To help you with this, we’ve prepared a list of four “Writers to Watch” – these highly-talented writers might be new to Vancouver readers, but trust us: they are not to be missed.
30-year old Camille Bordas comes to us from Chicago, IL, but grew up in Paris and Mexico City. Her previous novels, Les Treize Desserts and Partie Commune, were published in French to much acclaim. Now, she presents her English debut, the beautifully-named How to Behave in a Crowd, which was praised by George Saunders as “An utterly charming book—moving, witty, funny, and especially wonderful for the mature kind-heartedness of its view of humanity.” Bordas was inspired to write in English after moving to Chicago to be with her American husband, and found the experience to be “extremely freeing.”
Saeed Jones, Executive Editor for Culture at Buzzfeed, wrote of Durga Chew-Bose, “If people aren’t reading Chew-Bose’s essays, they aren’t living life to the fullest.” Chew-Bose, a first generation immigrant who grew up in Montreal, will be presenting her debut collection of essays Too Much and Not the Mood.

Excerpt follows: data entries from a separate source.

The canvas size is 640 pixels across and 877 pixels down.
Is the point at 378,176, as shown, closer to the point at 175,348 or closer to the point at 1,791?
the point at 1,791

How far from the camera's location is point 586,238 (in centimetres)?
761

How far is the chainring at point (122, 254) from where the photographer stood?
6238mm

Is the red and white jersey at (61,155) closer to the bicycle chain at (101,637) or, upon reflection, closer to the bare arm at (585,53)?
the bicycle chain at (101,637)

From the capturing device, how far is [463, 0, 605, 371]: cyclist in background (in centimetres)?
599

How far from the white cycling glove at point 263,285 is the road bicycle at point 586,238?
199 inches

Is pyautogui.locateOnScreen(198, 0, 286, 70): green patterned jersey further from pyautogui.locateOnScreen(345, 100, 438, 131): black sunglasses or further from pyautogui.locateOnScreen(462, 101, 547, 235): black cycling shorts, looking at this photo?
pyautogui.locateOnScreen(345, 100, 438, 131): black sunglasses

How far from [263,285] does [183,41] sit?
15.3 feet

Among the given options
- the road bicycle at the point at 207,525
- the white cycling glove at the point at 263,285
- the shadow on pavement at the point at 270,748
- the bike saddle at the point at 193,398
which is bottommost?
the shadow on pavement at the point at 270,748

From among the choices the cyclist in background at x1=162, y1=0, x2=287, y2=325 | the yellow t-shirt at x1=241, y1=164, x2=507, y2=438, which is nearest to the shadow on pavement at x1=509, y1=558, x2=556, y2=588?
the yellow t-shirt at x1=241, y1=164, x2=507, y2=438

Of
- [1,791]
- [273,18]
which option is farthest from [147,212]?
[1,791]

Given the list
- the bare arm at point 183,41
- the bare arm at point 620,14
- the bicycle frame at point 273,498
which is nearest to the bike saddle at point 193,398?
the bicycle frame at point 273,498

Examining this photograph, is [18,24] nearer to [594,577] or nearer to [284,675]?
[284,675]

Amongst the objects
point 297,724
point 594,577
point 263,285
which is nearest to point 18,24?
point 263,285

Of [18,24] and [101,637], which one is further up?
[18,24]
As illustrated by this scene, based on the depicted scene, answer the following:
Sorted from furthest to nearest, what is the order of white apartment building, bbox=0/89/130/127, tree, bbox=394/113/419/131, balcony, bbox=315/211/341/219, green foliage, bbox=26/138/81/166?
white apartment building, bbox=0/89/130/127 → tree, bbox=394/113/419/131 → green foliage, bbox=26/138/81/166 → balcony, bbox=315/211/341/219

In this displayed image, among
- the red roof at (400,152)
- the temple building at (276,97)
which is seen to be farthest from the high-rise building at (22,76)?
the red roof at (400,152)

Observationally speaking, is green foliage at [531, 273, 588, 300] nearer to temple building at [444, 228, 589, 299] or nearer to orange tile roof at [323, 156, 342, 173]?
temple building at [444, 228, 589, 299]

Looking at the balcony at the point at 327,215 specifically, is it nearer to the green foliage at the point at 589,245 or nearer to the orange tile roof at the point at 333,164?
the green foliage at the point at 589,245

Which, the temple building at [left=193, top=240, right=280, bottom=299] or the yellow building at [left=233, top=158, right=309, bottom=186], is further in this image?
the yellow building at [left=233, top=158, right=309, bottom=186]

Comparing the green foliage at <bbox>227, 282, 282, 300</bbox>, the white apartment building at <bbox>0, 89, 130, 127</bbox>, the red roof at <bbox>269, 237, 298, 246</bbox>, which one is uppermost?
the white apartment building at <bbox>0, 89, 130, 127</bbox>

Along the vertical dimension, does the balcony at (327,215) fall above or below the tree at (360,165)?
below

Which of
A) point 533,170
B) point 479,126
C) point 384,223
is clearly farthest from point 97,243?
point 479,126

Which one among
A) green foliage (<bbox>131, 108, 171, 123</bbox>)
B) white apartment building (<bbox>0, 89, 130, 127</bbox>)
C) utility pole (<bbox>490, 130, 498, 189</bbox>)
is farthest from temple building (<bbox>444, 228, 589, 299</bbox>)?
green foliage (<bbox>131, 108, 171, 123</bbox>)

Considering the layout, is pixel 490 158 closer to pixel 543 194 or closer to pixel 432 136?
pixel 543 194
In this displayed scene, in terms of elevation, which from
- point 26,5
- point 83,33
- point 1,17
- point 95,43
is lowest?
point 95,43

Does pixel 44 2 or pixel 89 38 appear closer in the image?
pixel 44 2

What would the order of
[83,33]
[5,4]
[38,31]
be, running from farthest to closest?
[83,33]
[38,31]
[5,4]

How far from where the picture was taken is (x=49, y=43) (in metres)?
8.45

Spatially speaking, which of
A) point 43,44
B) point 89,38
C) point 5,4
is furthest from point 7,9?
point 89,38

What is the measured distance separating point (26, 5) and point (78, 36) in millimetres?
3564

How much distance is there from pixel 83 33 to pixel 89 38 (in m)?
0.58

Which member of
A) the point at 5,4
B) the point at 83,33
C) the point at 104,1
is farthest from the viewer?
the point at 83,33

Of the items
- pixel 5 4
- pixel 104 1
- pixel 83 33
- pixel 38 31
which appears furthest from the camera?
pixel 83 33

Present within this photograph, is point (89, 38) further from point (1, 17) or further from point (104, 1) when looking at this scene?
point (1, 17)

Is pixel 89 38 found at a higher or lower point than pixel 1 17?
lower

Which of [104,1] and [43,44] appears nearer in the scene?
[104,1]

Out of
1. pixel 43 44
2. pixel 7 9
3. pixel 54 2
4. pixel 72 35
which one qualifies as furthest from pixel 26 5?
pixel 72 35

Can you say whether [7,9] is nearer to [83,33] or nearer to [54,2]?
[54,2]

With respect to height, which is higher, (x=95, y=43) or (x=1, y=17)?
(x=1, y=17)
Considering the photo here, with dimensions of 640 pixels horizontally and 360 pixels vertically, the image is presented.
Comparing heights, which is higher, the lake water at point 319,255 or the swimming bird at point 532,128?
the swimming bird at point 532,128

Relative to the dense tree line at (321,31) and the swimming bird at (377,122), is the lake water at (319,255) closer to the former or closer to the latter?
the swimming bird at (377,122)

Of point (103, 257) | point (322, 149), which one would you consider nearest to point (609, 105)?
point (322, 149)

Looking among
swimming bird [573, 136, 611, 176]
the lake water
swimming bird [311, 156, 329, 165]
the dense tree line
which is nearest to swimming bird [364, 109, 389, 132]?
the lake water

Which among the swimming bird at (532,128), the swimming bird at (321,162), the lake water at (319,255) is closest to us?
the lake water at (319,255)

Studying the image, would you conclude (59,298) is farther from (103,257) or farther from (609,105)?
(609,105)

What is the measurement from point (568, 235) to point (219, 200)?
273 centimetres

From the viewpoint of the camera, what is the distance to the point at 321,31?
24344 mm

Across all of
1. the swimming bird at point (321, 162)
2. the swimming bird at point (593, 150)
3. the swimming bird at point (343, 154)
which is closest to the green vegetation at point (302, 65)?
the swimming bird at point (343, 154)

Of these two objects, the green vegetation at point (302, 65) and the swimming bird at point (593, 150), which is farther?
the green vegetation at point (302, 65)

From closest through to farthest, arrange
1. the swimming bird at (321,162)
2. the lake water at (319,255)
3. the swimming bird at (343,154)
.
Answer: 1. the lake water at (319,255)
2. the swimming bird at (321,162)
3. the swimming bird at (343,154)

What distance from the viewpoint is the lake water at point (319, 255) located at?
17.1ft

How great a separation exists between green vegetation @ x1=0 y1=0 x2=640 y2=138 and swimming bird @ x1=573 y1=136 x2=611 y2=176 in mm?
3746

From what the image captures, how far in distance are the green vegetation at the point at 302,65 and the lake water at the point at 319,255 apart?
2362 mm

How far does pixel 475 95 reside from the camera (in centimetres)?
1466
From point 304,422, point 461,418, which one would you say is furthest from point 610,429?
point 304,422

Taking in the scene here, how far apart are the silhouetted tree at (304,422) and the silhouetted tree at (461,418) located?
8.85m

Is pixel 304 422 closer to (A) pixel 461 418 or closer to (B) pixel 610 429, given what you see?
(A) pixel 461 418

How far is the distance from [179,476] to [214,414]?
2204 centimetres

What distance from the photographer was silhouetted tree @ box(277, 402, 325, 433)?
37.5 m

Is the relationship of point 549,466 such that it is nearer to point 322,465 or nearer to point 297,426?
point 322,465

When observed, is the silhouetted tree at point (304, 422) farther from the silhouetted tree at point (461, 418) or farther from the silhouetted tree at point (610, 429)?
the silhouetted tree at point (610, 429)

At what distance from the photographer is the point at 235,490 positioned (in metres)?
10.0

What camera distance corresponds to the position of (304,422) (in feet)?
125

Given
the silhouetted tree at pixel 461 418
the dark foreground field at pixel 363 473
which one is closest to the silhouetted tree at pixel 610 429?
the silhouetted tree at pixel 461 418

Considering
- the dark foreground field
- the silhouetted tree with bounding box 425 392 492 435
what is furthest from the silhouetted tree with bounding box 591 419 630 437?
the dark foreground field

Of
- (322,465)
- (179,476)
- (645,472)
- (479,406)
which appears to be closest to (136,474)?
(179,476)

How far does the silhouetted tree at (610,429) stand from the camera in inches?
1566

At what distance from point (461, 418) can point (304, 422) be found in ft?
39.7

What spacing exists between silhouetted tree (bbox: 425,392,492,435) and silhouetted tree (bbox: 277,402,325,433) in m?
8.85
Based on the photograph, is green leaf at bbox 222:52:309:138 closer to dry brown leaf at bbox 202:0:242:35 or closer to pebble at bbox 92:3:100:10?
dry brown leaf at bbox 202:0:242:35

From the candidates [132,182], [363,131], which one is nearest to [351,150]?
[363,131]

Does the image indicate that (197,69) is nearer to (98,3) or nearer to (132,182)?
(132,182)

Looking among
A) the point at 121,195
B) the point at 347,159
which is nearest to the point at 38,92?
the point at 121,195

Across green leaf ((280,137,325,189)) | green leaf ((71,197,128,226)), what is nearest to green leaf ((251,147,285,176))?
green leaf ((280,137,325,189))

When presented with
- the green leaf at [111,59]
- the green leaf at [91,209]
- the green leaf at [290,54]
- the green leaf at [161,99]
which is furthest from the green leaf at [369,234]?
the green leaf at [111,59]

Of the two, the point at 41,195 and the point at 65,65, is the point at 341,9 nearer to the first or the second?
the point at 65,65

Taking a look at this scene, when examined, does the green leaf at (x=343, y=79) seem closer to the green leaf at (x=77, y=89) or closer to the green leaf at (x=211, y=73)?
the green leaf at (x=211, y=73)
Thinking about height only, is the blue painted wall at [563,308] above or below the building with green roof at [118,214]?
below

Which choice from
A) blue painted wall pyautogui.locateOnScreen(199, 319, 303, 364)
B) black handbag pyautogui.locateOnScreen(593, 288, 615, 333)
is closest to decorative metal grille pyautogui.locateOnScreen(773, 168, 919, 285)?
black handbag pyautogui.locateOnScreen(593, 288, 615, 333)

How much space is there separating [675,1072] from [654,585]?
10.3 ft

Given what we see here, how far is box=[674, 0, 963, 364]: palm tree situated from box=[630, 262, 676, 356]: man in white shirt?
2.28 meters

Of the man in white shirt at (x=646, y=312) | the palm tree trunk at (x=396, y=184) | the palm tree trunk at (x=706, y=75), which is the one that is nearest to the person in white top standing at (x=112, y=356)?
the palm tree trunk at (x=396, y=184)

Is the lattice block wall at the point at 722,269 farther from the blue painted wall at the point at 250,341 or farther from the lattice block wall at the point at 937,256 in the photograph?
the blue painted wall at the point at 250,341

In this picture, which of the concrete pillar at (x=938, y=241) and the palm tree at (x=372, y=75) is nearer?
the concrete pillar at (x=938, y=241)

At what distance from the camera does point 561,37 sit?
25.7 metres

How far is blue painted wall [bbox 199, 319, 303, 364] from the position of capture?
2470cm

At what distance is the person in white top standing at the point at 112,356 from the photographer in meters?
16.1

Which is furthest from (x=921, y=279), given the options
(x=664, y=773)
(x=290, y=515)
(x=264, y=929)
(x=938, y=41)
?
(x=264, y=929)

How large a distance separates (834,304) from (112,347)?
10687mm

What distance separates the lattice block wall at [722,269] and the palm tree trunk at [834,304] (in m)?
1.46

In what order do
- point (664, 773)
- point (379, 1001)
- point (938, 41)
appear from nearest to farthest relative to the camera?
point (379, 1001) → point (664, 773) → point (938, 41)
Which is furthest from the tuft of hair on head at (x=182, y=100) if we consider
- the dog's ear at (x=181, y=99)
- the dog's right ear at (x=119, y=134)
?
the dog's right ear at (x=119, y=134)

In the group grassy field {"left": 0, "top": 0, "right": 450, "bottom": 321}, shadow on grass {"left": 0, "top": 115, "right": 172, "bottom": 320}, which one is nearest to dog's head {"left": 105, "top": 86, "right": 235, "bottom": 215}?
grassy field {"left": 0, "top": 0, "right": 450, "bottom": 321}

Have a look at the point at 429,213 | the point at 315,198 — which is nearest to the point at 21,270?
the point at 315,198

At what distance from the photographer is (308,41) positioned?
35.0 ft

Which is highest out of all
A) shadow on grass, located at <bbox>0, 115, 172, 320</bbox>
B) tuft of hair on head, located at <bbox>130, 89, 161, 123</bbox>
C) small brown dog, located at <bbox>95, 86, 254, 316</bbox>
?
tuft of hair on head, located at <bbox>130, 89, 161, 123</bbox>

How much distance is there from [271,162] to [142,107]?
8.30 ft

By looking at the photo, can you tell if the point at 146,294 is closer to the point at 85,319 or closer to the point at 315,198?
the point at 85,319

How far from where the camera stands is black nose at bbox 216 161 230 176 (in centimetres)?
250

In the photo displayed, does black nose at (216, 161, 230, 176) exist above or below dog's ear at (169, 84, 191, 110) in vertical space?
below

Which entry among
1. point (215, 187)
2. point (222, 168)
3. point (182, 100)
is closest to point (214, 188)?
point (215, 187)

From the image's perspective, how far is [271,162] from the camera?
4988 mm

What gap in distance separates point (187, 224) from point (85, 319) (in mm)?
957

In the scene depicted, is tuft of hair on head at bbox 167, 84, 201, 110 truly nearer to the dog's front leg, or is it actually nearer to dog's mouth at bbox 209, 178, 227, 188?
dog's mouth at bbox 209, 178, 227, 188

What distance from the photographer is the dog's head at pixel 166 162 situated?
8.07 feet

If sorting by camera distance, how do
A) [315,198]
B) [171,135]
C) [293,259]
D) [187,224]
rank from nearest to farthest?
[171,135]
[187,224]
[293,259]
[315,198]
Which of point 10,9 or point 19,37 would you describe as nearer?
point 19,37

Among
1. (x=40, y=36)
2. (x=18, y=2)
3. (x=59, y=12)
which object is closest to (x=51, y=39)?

This collection gives an in-depth look at some of Chew-Bose’s “intimate philosophical, and occasionally brooding, thoughts” about the human condition. It has been compared to the work of Chimamanda Ngozi Adiche, Zadie Smith and Lena Dunham.
In March 2017, Ali Cobby Eckermann was unemployed and living in a caravan in Adelaide, AU when she discovered that she had won the Windham-Campbell Prize, a prestigious literary prize offered by Yale University that is valued at $165,000. Cobby, who is Yankunytjatjara/Kokatha, is the author of three collections of poetry, including Inside my Mother, which explores the complexities of being a member of the ‘Stolen Generation,’ Indigenous Australian children taken from their families as babies and adopted into white families.
4. Sayed Kashua
As an Arab-Palestinian growing up in Jerusalem, Sayed Kashua believed that, by writing stories about Palestinians in Hebrew, he could change the dominant narratives about his people. In the ensuing years, his three novels have received critical acclaim and been translated into 15 languages, however, when it became clear that his attempts of changing Israeli opinions about Palestinians weren’t successful he and his family immigrated to southern Illinois. At the 2017 Festival, he’ll reflect on this experience, and navigating multiple conflicting identities, as captured in his recent memoir, Native.